I'm currently studying power series to solve differential equations. I would like to know if there's a way to tell whether two solutions are linearly independent or not. I think evaluating the Wronskian would be a tough task because the series may not be expressed in $\sum$ notation.
For instance if I'm working on a power series centered at a regular singular point, Frobenius theorem provides me a solution $y_1(x)$. If I were to find another one in the form
$$y_2(x)=y_1(x)\int\frac{e^{-\int P(x)\,dx}}{y_1^2(x)}\,dx$$
I know that this solution is independent because I created it to be independent. However if I solve the system and find "two" solutions, how do I know if these solutions are linearly independent? I appreciate your thoughts.
Best Answer
Edit: After clarifying in chat, it seems there are two questions here regarding finding power series solutions to second order, linear ODE.
Answer to Question 1:
When using the Method of Frobenius to obtain a power series solution of a second order linear ODE in the neighborhood of a regular singular point, in can happen that you end up finding only one linearly independent power series solution. (You do find two solutions, but the second is a constant multiple of the first.)
This happens when solving Bessel's equation $$ x^2y''(x)+xy'(x)+(x^2-\mu^2)y(x)=0 $$ about $x=0$. It is a long and tedious calculation, too long to type out, but you can study it here in Example 5.7.2 starting on page 345.

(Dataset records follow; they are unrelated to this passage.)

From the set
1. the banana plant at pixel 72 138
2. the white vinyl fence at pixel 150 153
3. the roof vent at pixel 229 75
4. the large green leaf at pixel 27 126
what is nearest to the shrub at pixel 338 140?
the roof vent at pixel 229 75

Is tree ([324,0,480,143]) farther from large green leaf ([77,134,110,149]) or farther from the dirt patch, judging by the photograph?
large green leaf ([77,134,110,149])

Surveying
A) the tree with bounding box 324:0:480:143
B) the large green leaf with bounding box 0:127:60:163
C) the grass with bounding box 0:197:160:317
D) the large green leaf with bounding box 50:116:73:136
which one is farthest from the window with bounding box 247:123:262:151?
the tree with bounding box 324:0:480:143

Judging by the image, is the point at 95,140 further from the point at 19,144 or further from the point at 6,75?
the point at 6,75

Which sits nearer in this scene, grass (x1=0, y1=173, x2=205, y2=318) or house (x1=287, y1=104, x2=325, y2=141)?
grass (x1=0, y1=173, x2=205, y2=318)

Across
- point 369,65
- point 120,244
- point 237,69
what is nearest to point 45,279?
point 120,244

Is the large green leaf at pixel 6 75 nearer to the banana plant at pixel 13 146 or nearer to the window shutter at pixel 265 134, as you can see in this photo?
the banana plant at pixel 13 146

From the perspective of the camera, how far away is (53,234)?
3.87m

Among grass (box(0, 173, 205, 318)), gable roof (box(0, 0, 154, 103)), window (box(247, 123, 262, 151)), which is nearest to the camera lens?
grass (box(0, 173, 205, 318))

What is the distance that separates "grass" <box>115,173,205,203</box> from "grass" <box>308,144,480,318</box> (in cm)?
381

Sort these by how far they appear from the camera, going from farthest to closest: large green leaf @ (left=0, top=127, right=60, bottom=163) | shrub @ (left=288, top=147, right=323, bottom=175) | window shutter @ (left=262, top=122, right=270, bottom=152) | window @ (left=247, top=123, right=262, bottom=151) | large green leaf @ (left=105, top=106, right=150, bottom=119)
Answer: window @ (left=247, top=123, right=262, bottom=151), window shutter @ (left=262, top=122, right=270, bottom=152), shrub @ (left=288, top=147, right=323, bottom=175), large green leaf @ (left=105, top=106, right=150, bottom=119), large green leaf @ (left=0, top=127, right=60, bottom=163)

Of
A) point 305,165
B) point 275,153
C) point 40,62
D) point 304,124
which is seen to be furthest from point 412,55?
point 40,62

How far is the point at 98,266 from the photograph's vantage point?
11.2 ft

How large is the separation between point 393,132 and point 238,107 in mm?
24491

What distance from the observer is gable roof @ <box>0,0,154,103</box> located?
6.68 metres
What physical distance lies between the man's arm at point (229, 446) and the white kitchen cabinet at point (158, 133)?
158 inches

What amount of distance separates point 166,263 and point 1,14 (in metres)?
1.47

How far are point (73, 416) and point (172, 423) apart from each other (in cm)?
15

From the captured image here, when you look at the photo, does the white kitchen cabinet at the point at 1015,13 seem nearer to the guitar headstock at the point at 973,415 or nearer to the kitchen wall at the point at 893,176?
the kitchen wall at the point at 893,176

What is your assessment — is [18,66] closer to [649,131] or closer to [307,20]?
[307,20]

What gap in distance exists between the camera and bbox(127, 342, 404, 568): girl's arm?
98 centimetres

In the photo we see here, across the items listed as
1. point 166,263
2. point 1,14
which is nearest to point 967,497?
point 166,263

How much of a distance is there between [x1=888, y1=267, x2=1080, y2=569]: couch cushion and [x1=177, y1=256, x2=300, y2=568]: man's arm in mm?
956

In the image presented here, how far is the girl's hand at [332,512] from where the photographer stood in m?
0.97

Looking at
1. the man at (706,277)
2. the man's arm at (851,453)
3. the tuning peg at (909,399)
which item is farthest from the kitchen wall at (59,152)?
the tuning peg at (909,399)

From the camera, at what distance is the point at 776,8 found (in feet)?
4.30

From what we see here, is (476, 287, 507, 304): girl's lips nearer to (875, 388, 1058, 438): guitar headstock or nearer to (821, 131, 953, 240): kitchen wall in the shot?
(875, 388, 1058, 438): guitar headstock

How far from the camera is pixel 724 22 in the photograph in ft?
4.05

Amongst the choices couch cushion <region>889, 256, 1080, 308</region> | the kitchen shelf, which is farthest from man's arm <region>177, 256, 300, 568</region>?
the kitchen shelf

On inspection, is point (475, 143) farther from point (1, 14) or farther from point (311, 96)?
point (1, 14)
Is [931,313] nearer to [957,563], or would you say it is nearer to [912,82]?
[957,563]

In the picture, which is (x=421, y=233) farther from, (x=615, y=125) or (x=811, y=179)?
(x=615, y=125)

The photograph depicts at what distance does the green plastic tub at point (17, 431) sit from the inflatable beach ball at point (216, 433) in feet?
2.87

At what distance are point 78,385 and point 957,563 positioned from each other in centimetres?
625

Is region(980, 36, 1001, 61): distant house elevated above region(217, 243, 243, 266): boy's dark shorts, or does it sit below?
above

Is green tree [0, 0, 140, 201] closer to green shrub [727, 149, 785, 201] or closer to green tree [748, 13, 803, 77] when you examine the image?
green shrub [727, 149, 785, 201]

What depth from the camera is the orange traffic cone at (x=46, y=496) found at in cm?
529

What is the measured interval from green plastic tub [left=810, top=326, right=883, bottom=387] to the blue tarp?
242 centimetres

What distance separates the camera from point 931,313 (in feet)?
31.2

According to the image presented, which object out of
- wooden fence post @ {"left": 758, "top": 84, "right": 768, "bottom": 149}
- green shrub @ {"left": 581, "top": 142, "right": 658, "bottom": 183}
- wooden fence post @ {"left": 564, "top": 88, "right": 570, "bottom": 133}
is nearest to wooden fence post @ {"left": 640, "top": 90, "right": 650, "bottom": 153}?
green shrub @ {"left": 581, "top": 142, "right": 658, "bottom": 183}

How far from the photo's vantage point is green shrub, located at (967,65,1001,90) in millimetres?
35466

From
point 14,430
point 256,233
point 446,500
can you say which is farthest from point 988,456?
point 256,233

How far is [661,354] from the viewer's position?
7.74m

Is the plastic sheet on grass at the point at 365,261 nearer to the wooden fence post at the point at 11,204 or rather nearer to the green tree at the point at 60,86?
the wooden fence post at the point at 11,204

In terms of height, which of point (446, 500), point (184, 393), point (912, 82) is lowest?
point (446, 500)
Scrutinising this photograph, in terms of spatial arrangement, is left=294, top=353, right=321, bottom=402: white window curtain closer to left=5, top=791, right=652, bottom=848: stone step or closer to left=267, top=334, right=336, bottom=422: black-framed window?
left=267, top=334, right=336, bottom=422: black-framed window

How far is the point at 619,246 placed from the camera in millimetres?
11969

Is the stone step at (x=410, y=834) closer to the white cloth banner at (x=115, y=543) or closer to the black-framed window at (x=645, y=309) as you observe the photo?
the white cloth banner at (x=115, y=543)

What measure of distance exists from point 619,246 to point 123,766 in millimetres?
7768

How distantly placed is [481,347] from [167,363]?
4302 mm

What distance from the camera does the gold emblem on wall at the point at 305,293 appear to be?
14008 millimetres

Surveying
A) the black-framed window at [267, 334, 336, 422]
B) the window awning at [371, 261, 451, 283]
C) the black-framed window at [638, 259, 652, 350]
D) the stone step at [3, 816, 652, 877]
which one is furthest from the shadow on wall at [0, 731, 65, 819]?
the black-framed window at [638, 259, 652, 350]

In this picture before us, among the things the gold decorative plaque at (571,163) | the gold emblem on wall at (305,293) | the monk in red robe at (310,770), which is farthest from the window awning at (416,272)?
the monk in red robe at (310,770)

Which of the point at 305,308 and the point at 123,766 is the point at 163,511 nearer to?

However, you can always fall back on the method you alluded to above, often called reduction of order/variation of constants, to find a second linearly independent solution $y_2$ once you have any one solution $y_1$. That applies the Bessel's equation as well.
Answer to Question 2:
Typically we would compute the Wronskian of $y_1$ and $y_2$, $W(y_1(x),y_2(x))(x)$ and appeal to the fact that $y_1$ and $y_2$ are linearly independent iff the Wronskian in nonzero. When $y_1$ and $y_2$ are power series this looks to be a cumbersome calculation. However, let's appeal to the full power of the Wronskian statement regarding linear independence:
Case 1: Ordinary points
Now just pick $x_0$ judiciously: say, $x_0$ is the ordinary point about which we found the two series solutions $$ y_1(x)=\sum_{n=0}^\infty a_n(x-x_0)^n, \quad y_2(x)=\sum_{n=0}^\infty b_n(x-x_0)^n, $$ Then $$ W(y_1,y_2)(x_0)=y_1(x_0)y_2'(x_0)-y_2(x_0)y_1'(x_0)=a_0b_1-b_0a_1 $$ tells the tale (whether this is zero or not).
Case 2: (Regular) singular points
This takes quite a bit of typing. I will punt by pointing you here, page 14. If someone has a better "preserved" source than this and/or wants to edit my answer to give the full details in this case, please do.